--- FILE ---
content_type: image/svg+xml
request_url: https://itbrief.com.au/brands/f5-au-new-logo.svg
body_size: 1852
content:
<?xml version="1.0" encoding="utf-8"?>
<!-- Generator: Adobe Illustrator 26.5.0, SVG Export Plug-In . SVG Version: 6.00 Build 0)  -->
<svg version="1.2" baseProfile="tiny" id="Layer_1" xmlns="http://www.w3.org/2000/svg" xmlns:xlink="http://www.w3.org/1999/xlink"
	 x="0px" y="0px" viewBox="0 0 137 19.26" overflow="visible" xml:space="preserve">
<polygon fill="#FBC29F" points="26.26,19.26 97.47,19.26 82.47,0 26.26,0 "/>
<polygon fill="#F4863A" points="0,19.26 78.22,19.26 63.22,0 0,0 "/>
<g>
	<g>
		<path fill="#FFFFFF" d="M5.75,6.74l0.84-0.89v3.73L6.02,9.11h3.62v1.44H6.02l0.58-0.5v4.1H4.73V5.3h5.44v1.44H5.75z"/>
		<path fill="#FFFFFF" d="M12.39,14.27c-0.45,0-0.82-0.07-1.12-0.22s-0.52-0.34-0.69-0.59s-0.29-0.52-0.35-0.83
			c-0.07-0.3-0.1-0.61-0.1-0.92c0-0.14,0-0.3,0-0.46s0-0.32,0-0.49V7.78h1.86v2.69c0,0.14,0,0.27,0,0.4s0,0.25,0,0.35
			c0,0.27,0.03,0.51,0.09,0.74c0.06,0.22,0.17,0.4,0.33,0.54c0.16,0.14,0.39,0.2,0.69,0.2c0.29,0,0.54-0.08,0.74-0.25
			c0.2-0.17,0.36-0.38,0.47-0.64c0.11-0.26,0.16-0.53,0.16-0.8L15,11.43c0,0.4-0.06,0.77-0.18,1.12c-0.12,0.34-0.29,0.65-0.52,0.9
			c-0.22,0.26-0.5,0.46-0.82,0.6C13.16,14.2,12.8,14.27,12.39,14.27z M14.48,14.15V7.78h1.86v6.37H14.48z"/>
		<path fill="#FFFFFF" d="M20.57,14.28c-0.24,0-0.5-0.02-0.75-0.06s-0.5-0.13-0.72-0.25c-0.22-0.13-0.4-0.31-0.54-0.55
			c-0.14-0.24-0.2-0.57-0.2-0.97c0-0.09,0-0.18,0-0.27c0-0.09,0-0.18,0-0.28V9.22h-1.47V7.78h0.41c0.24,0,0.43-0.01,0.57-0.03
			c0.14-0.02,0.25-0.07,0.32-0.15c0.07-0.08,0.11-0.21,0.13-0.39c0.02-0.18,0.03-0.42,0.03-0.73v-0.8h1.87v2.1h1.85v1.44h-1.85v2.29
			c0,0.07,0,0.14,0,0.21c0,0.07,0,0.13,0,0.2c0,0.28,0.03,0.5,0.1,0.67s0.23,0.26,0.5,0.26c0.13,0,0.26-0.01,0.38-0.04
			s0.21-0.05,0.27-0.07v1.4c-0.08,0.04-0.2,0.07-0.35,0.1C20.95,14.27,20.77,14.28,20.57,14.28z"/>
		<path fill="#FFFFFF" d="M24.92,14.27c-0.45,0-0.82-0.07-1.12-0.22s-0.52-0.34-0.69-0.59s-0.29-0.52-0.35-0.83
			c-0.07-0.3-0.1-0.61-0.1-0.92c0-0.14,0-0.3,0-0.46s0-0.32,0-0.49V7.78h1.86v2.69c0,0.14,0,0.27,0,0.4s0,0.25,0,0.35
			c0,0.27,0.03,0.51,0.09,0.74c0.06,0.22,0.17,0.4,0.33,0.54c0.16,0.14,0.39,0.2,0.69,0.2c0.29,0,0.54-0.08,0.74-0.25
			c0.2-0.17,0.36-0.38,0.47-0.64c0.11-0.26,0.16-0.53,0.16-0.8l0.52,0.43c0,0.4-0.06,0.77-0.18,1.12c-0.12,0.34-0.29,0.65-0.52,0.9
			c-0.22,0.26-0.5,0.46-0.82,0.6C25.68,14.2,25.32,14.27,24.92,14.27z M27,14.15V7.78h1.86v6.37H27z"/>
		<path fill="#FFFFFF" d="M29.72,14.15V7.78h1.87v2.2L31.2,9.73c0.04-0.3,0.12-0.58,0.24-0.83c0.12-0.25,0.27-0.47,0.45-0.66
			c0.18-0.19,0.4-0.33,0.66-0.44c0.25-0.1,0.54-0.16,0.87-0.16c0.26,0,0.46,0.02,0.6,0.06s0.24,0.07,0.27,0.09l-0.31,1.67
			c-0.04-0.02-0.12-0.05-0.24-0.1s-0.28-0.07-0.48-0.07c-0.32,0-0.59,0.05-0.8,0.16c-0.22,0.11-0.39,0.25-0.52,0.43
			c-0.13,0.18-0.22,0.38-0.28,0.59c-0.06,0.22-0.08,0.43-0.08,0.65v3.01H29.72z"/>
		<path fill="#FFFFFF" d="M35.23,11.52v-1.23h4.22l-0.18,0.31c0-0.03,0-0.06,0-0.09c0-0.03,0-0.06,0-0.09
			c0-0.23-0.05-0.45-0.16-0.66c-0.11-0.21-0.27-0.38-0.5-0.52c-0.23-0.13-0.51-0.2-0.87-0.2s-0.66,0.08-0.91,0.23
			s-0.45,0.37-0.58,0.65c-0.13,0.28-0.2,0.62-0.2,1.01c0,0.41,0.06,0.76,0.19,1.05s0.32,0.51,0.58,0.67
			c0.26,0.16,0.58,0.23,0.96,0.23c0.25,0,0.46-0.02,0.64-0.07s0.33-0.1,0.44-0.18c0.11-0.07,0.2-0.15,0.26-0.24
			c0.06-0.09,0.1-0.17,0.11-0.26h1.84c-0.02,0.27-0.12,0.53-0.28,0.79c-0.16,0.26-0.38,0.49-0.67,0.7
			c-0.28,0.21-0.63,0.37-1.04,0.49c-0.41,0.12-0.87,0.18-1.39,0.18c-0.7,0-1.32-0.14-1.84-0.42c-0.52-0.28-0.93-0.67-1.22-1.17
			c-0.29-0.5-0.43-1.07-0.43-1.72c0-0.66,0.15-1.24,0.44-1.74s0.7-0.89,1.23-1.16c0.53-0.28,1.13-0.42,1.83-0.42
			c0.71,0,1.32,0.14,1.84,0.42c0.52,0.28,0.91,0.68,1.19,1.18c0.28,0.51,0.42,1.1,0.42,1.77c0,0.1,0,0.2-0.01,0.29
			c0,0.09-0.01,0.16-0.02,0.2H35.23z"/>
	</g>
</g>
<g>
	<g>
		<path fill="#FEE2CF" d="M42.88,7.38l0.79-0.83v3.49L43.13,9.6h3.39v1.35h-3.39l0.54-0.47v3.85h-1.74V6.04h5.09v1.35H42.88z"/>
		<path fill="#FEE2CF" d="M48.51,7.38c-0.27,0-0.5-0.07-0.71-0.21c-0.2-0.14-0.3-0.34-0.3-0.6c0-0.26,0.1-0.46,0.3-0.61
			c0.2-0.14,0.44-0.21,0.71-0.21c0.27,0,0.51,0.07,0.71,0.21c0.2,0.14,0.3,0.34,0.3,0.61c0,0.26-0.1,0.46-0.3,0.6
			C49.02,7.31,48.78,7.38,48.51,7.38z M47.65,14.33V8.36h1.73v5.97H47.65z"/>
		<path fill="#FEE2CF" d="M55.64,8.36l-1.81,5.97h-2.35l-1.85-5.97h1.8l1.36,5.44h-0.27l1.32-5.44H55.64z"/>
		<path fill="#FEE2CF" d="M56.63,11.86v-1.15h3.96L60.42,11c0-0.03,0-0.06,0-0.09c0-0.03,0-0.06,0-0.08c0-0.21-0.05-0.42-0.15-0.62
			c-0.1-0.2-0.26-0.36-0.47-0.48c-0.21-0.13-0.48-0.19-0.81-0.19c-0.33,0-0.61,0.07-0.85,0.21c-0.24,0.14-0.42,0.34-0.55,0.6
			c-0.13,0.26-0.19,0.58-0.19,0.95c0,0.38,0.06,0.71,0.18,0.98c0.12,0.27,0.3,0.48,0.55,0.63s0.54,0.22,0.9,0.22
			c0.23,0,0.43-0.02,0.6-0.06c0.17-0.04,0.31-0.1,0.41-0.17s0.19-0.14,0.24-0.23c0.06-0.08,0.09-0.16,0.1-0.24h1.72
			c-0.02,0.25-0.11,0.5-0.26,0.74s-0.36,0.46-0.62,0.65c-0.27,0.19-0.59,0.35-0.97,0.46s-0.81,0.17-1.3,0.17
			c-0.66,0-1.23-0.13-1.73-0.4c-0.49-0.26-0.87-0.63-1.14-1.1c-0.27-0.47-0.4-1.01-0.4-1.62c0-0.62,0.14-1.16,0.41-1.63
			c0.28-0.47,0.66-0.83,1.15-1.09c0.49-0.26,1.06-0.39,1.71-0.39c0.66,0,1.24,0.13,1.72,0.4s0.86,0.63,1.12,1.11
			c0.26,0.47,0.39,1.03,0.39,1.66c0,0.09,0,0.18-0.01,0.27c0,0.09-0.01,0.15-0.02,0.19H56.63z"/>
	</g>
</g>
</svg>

.....

# Action item:
Whichever lines of the material hold the word "points", find and copy them.

# Completed task:
<polygon fill="#FBC29F" points="26.26,19.26 97.47,19.26 82.47,0 26.26,0 "/>
<polygon fill="#F4863A" points="0,19.26 78.22,19.26 63.22,0 0,0 "/>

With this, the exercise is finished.